Lisa Fagan, a licensed registered OT (OTR/L) and licensed assisted-living facility administrator, consults with facilities in New Jersey and Pennsylvania on quality-of-care issues, regulation compliance, program development, environmental modifications and staff training.
OT Consulting Success Factors
Based on their experiences, these established consultants identify factors for consulting success:
- A Track Record: Consulting is not for recent grads or beginners, emphasizes Foto. Richman concurs. "Consulting calls for a very thorough knowledge of geriatrics, especially dementia, and an advanced level of skills gained through direct therapy work and continuing education," she says.
- Business Skills: "Very few OTs are good businesspeople," says Foto, a past president of the AOTA and a board member at the University of Southern California's School of Occupational Science and Occupational Therapy. "They need practice-management skills. Many OTs may not fail as consultants, but they aren't nearly as successful as they could be, because they don't understand business issues." The solution: Attend practice-management workshops at conferences and get sound legal and accounting help.

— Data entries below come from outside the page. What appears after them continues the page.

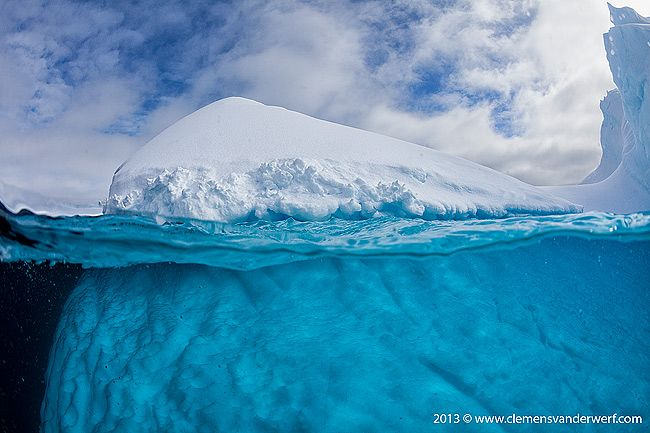 iceberg-with-underwater-view_mg_9496-lemaire-channel-gerlache-strait-antarctica.jpg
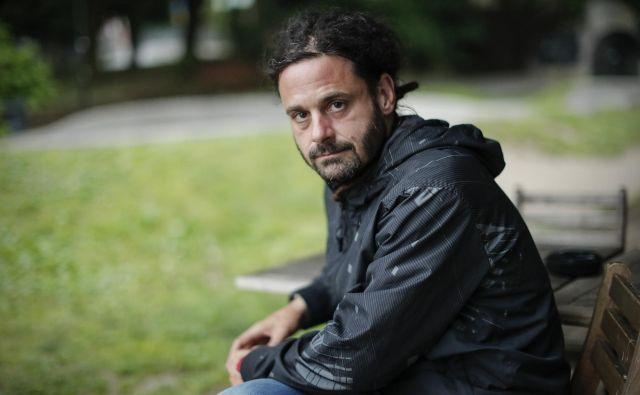 Siniša Gačič, novinar in filmski režiser, avtor dokumentarnega filma <em>Hči Camorre</em>, je pri sebi opazil premik interesa od družbenih gibanj k snemanju intimnih zgodb posameznikov. FOTO: Uroš Hočevar/Delo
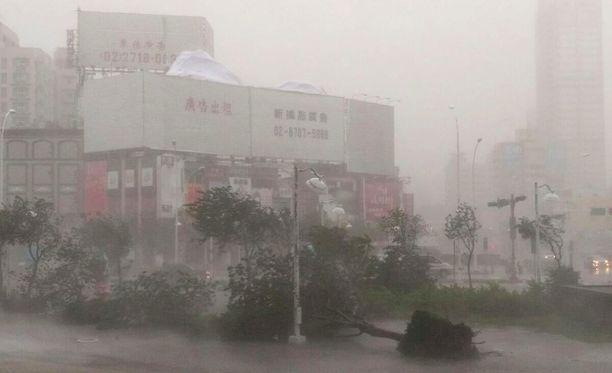 Hirmumyrsky piiskasi Kaohsiungia Taiwanin eteläosissa.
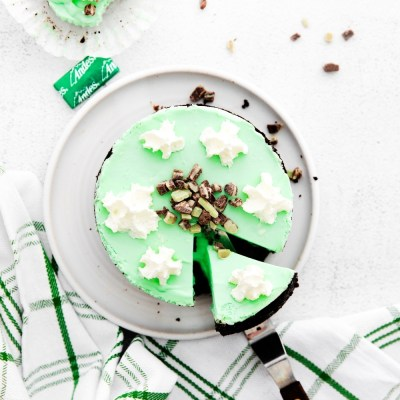 No Bake mint cheesecake with creme de menthe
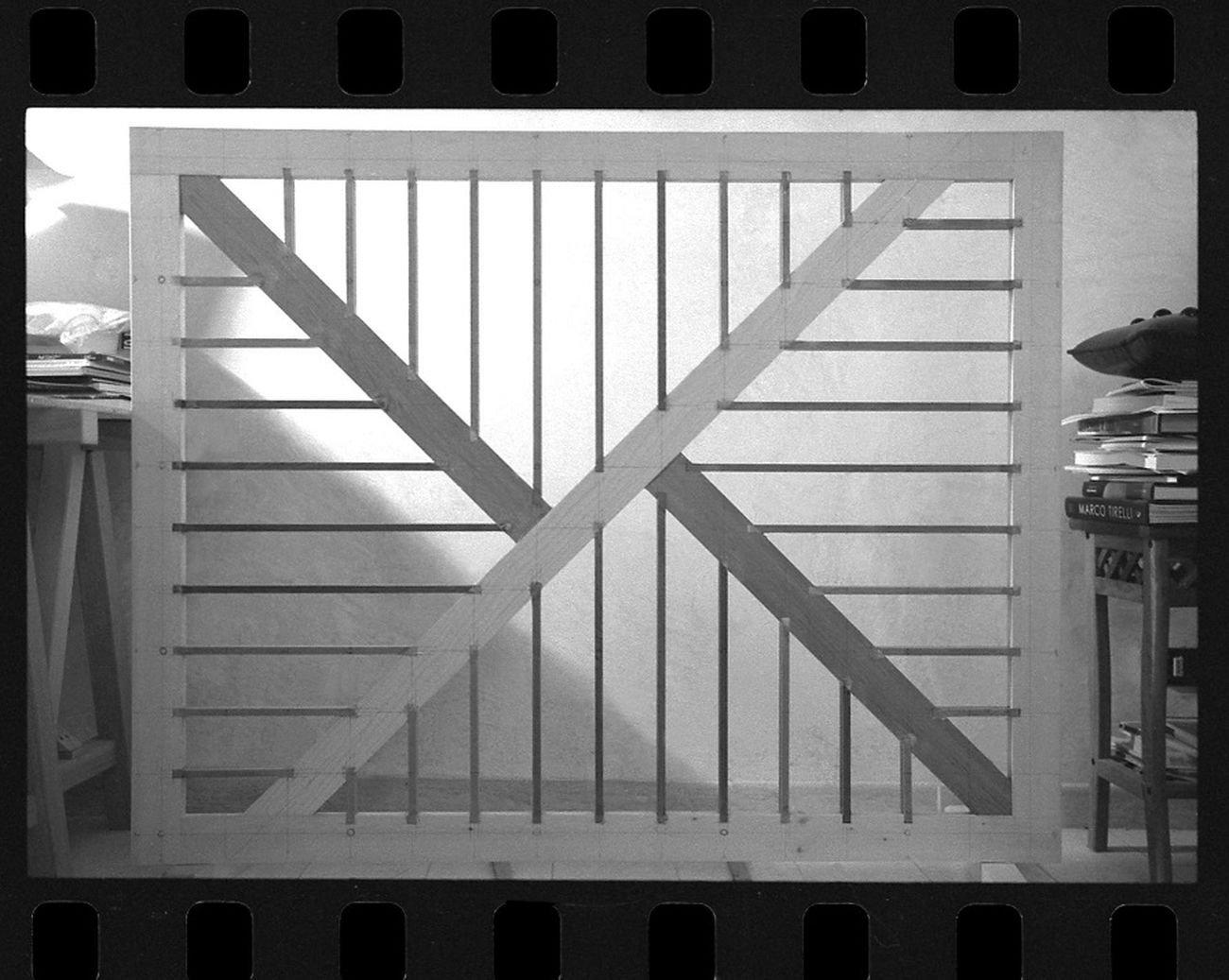 """La struttura """"dietro"""" un'opera Enrico Castellani. Photo © Sabina Scapin, 2006. Courtesy Archivio Scapin, Viterbo"""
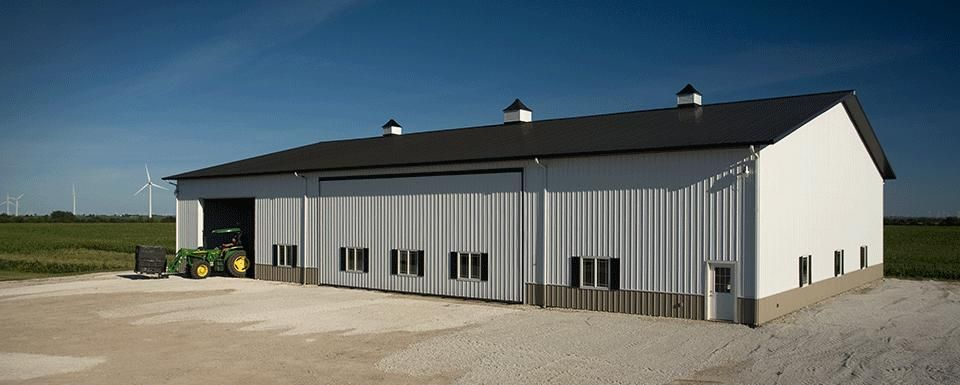 Lined Farm Shop For Agricultural Equipment Earl Park Indiana Farm Shop Farm Storage Buildings Farm Buildings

- Salesmanship: OT consultants must generate their own business by showing facilities how their services can benefit the bottom line. As part of that effort, they must communicate why an OT can do a better job than other potential providers, such as recreational therapists, exercise trainers and certified gerontologists. "You've got to make people realize they need you," Richman says.
- Income: Building a business takes time, so have supplemental income sources until your consulting practice is established. While Medicare and private insurance reimburse for direct rehab services, OT consulting fees are generally borne by the facilities.
- Visibility: "Becoming active with the Assisted Living Federation of America and speaking at industry conferences and meetings has helped build my credibility," Fagan says.